Contudo, os resultados sugerem algumas outras diferenças potencial importantes entre subgrupos pacientes -- incluir a possibilidade que os pacientes casados recebem uma aproximação mais agressiva ao tratamento contra o cancro do pulmão, escreve o Dr. Aminah Jatoi e colegas.
Os pesquisadores analisaram os dados em quase 5.900 pacientes de uma base de dados da Clínica de Mayo dos pacientes com câncer pulmonar não-pequeno da pilha (NSCLC), o tipo o mais comum de câncer pulmonar. A base de dados incluiu a informação em uma vasta gama de factores, incluindo a fase do cancro, o tratamento contra o cancro, e os outros factores que afetam o prognóstico.
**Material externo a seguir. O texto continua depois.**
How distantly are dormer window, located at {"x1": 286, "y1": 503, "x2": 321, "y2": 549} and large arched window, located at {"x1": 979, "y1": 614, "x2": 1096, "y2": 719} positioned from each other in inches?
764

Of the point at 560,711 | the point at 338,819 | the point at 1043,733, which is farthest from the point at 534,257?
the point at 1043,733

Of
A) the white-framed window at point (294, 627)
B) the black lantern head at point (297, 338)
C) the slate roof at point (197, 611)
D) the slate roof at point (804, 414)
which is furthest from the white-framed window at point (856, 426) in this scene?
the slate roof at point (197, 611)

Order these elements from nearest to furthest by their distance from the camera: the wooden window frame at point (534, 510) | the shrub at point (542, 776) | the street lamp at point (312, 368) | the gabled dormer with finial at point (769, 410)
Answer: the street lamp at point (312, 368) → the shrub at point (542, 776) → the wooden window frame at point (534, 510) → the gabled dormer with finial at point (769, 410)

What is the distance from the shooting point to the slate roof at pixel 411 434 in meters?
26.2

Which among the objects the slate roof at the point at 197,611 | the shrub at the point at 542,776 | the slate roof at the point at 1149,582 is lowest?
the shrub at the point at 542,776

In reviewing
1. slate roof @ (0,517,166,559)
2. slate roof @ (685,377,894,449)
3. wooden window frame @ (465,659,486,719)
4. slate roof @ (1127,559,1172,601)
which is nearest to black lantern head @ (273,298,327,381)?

O estudo igualmente incluiu a informação no estado civil: 76 por cento dos pacientes foram casados (a idade média, os 65 anos), quatro por cento escolhem, sete por cento divorciados, e doze por cento enviuvada (a idade média, os 73 anos). Os pesquisadores analisaram os dados para ver se havia qualquer relacionamento entre o estado civil dos pacientes seu cancro foi diagnosticado naquele tempo que e seus resultados da sobrevivência.
A análise Inicial não encontrou nenhuma diferença significativa na sobrevivência entre os grupos diferentes do estado civil. Isto permaneceu verdadeiro após o ajuste para factores prognósticos importantes, incluindo a idade, a fase do tumor, e o fumo. Os resultados eram em contraste com os estudos precedentes que sugerem que os pacientes casados com câncer pulmonar tendessem a ter uma sobrevivência mais longa.
Contudo, as análises exploratórias encontraram algumas diferenças significativas no tratamento contra o cancro do pulmão pelo estado civil. Os pacientes Enviuvadas e divorciados receberam o tratamento menos agressivo para o cancro, que pareceu em alguns casos conduzir a uns tempos de sobrevivência mais curtos. A Sobrevivência era igualmente mais curto para pacientes em determinados subgrupos -- por exemplo, pacientes enviuvadas com câncer pulmonar da fase IA (menos fase avançada).